Primeiro, a instabilidade e o risco dos modelos proprietários. Apenas um dia após o lançamento, o governo dos EUA proibiu o uso comercial dos modelos Fable e Mythos da Anthropic. Entre discussões sobre facilidade de jailbreak e possíveis retaliações geopolíticas envolvendo o Departamento de Defesa, o caso acendeu um alerta global nas organizações sobre o risco de depender de uma única infraestrutura fechada, impulsionando os modelos open-source como um Plano B estratégico.
Segundo, o fim do disclaimer como escudo corporativo. Um tribunal alemão determinou que o Google é legalmente responsável por informações falsas (alucinações) geradas pelo seu AI Overview.

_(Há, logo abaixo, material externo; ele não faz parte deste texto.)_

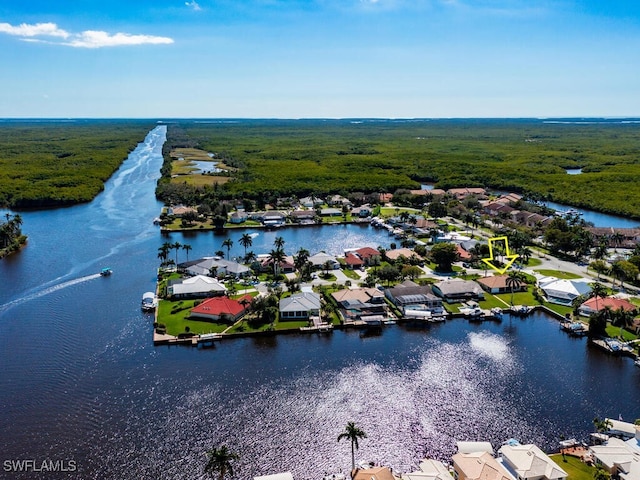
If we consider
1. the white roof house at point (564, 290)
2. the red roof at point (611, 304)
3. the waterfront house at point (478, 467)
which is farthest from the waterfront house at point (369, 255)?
the waterfront house at point (478, 467)

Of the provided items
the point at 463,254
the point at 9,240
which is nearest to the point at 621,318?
the point at 463,254

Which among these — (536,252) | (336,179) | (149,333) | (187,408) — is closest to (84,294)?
(149,333)

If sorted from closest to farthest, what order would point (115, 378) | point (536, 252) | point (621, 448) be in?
point (621, 448) → point (115, 378) → point (536, 252)

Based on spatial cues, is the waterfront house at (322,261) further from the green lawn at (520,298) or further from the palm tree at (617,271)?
the palm tree at (617,271)

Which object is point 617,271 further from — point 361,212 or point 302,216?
point 302,216

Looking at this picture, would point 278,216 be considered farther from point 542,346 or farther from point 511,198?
point 542,346
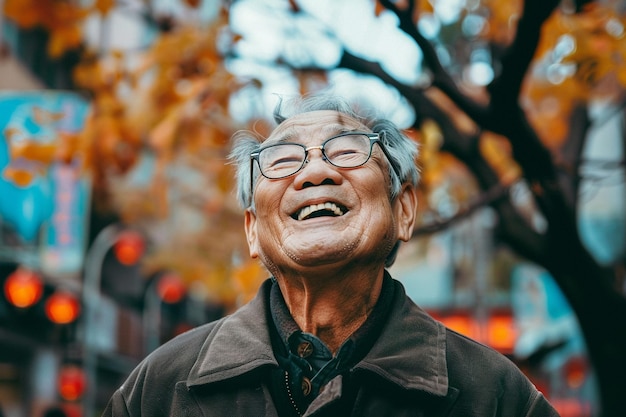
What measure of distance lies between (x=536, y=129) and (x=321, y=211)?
4662 mm

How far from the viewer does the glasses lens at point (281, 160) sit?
2.62 meters

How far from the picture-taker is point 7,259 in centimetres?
1650

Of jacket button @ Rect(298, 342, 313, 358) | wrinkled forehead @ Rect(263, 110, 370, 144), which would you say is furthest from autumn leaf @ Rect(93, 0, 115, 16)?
jacket button @ Rect(298, 342, 313, 358)

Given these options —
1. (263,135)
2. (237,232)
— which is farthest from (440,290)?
(263,135)

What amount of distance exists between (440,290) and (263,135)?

A linha de defesa de que a empresa atua "apenas como um buscador" foi rejeitada, abrindo um precedente histórico de responsabilização civil que deve impactar diretamente a governança de outros players, como OpenAI e Anthropic, elevando a barra para a confiabilidade dos modelos.
Terceiro, a democratização dos dados na Copa do Mundo de 2026. Além das simulações de Machine Learning que tomam conta das redes (e que apontam a Espanha como favorita), a grande novidade é o Football AI Pro da FIFA. A tecnologia combina IA generativa e visão computacional para fornecer análises táticas profundas no pré e pós-jogo. O movimento descentraliza recursos que antes eram exclusivos de seleções de alto orçamento, nivelando o campo de jogo por meio dos dados.
No episódio de hoje, nosso host Leo Candido (AI-First Transformation Manager - Artefact), Ciro Paiva (Senior Data Scientist - Artefact) e Thalita Esser (Senior Data Engineer - Artefact) debateram a engenharia, a governança e a estratégia por trás dessas manchetes.